Wij zijn niet technofobisch. Integendeel, technologische innovaties kunnen en zullen gaan bijdragen aan het herstel van ecosystemen en het verminderen van ongelijkheid, mits ze voldoen aan bovenstaande voorwaarden. En daarvoor is vaak geen complexe technologie nodig – we kunnen er al direct mee beginnen.

Enkele voorbeelden van dit soort innovaties zijn: makkelijk te repareren en biologisch afbreekbare producten met een lange levensduur, mobiliteitsoplossingen die openbaar vervoer, elektrische deelmobiliteit en fietsen stimuleren, landbouwinnovaties die emissies verminderen bij zowel productie als consumptie en tegelijkertijd de bodemkwaliteit verbeteren, energie en wooncoöperaties in burgerhanden, en lokale deelplatformen waar apparaten, energie en mobiliteit kunnen worden uitgewisseld.

Op dit moment zijn in Nederland al honderden, zo niet duizenden burgerinitiatieven bezig om invulling te geven aan bovenstaande voorbeelden. Dit wordt ook wel de ‘Onderstroom’ genoemd. Nederlandse overheden dienen dit soort initiatieven alle ruimte te geven, de juiste voorwaarden te scheppen voor succes en ook financieel te ondersteunen. Dat kan bijvoorbeeld door enkel innovaties toe te laten op de markt die voldoen aan de eerder genoemde voorwaarden.

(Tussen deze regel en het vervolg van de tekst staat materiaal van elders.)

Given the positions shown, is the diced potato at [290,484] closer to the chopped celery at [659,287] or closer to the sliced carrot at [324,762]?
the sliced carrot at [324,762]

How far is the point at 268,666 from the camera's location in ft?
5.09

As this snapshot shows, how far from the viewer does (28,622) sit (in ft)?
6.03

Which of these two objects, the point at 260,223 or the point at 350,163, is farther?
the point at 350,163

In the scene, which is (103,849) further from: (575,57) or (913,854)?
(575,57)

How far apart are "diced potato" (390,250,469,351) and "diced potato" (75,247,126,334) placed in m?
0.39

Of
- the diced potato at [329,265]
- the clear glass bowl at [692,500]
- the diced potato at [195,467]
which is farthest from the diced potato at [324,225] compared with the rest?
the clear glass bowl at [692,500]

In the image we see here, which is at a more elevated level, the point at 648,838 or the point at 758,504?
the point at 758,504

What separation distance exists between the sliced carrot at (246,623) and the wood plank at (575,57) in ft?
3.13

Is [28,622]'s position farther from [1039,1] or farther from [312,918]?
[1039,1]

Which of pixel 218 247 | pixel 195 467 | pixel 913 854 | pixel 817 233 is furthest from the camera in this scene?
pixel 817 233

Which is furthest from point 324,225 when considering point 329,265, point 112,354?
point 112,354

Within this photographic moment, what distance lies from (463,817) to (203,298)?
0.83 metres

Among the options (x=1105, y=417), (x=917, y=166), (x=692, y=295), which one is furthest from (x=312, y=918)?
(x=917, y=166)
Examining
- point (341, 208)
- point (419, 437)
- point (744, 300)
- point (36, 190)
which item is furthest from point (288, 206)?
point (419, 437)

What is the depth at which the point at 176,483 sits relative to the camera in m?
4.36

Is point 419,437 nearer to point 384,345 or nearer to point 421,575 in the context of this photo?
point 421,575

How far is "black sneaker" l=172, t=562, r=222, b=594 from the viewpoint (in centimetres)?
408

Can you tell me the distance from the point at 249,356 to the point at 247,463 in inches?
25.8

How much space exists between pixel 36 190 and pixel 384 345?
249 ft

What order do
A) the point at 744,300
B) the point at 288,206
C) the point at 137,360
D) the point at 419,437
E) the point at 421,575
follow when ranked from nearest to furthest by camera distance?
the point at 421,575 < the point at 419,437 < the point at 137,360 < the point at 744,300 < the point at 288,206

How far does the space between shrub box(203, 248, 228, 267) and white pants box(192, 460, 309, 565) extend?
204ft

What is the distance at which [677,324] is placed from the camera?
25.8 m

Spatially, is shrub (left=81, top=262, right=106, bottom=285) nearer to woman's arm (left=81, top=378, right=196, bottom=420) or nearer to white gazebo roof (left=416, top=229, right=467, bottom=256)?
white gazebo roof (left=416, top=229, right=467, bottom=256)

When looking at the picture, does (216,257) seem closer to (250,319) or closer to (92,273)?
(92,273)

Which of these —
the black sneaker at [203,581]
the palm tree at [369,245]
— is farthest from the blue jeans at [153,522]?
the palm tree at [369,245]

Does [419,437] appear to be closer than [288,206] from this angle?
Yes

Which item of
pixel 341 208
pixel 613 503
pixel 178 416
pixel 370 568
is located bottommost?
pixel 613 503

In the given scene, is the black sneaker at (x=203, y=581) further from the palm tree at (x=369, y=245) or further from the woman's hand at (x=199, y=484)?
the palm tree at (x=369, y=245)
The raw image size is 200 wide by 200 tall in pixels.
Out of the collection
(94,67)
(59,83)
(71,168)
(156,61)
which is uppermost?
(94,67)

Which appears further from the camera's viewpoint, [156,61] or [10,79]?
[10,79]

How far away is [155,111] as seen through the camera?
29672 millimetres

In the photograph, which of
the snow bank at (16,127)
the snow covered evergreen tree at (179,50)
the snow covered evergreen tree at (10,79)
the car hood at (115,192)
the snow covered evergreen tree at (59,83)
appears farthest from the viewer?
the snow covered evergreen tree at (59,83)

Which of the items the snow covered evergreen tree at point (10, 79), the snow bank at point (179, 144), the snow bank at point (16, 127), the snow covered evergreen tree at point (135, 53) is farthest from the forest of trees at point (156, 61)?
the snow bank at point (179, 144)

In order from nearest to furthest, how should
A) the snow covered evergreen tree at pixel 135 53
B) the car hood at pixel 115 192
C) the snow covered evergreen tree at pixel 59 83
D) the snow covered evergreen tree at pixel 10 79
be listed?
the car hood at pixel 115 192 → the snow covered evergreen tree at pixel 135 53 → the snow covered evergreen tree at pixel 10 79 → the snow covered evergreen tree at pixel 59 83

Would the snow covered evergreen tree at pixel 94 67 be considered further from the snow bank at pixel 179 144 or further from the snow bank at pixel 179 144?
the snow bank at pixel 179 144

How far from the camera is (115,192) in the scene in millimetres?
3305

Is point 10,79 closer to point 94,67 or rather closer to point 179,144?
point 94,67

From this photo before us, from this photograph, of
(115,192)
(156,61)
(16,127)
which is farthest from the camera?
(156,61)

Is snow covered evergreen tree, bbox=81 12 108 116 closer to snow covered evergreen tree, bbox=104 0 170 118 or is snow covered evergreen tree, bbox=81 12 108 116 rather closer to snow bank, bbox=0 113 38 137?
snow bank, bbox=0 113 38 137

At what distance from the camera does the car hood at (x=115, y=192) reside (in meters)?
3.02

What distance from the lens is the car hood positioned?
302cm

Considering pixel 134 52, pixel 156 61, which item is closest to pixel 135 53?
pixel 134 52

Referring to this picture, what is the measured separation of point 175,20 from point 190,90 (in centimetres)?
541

Zonder innovaties die zijn gebaseerd op ontgroeivoorwaarden kunnen we de sociale en ecologische achteruitgang niet stoppen. Innovatie die enkel efficiency en groei nastreeft, is niet toekomstbestendig. Echte duurzame innovatie draagt bij aan een veilige leefruimte binnen planetaire grenzen én welzijn voor alle levensvormen. De eerste zaadjes zijn hiervoor geplant en ontkiemd, nu is het zaak dit grootschalig en met spoed verder uit te rollen.
 

IN HET KORT

 Binnen het huidige marktsysteem dragen innovaties veelal bij aan meer ecologische destructie en sociale ongelijkheid. 

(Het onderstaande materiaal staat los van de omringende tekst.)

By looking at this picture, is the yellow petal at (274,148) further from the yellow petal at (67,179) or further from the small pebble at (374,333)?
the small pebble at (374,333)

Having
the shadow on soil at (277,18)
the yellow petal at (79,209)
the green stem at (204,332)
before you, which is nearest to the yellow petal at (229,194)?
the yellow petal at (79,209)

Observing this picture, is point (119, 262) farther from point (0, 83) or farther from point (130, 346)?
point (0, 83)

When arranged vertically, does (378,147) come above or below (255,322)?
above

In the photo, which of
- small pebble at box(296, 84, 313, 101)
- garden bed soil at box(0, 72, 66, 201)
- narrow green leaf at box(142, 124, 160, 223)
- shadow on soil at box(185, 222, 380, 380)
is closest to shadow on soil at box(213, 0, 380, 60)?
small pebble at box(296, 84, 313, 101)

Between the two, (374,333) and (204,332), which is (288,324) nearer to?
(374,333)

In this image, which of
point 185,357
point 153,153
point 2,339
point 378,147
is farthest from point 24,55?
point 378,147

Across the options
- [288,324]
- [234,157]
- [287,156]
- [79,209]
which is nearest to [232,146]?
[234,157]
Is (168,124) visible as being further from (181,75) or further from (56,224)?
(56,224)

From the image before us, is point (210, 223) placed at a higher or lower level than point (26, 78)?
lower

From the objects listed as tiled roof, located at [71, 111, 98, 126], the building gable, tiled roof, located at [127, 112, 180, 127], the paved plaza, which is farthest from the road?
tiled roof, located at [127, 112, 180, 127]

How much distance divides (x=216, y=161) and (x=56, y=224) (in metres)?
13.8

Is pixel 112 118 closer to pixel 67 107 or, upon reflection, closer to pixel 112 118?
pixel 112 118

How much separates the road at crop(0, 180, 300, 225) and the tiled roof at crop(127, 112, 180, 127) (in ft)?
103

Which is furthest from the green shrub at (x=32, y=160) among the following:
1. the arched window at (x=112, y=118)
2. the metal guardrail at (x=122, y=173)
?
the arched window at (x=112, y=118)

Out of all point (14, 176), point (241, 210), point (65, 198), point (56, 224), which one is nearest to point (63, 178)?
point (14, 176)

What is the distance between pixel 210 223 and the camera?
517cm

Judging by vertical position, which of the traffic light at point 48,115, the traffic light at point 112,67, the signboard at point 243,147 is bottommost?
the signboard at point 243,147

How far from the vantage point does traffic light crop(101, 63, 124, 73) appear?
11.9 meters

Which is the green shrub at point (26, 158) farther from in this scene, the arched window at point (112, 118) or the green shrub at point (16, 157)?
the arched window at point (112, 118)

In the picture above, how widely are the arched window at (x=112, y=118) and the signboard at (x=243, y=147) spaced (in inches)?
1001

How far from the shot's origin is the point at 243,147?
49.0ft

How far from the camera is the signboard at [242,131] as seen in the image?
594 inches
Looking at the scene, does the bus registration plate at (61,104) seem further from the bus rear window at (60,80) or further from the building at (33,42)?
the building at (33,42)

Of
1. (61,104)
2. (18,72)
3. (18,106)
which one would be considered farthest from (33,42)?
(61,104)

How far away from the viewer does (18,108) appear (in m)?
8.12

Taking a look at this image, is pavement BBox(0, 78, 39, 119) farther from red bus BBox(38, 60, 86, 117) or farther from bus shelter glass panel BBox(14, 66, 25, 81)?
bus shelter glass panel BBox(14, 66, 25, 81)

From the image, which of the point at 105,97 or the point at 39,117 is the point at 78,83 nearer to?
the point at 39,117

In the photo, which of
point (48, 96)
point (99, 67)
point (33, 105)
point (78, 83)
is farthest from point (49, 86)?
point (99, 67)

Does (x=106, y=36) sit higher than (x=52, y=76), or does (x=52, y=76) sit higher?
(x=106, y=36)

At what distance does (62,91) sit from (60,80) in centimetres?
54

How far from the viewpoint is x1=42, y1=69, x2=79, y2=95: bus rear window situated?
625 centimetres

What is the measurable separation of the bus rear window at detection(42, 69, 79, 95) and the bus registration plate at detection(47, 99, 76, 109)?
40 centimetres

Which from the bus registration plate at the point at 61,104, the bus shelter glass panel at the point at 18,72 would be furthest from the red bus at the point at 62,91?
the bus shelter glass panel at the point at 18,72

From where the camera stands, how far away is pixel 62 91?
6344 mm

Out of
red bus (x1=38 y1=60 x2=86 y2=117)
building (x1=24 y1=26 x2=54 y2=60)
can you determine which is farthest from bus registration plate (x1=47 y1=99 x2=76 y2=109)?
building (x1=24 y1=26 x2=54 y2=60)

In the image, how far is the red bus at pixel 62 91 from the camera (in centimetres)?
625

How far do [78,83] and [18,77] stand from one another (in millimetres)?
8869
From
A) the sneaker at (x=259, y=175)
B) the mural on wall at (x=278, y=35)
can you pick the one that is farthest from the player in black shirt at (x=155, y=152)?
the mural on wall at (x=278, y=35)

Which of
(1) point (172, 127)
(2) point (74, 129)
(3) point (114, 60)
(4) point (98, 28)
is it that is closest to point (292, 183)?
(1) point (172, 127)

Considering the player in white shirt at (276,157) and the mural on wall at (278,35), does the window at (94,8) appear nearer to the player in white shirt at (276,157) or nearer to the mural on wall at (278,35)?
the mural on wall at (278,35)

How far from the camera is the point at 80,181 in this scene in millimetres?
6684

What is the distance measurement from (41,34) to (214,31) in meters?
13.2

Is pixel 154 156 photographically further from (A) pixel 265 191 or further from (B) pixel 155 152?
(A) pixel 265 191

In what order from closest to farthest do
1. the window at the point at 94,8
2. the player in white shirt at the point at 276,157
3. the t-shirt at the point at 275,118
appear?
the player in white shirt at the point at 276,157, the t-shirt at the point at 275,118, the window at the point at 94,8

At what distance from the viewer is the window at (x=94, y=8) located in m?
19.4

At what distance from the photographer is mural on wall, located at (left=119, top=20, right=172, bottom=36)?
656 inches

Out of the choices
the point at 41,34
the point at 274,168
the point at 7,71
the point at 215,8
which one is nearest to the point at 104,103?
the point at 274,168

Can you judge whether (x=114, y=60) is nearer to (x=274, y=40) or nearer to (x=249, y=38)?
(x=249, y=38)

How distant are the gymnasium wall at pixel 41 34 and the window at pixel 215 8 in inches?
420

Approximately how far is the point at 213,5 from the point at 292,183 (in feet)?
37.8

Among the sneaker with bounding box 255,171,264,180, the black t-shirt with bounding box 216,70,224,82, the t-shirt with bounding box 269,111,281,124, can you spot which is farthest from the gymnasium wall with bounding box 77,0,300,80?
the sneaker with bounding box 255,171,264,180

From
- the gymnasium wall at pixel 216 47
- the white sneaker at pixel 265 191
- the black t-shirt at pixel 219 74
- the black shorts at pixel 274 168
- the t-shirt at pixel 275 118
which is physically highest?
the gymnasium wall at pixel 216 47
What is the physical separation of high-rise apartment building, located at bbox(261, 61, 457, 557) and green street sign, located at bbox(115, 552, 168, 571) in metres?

Er is een radicaal andere benadering van innovatie nodig, waarbij innovaties alleen nog op basis van ontgroeivoorwaarden op de markt worden toegelaten.

Nieuwe producten en diensten zouden moeten bijdragen aan minder grondstoffen- en energieverbruik, op een eerlijke en democratische wijze tot stand moeten zijn gekomen, en gericht zijn op het welzijn van mens en natuur.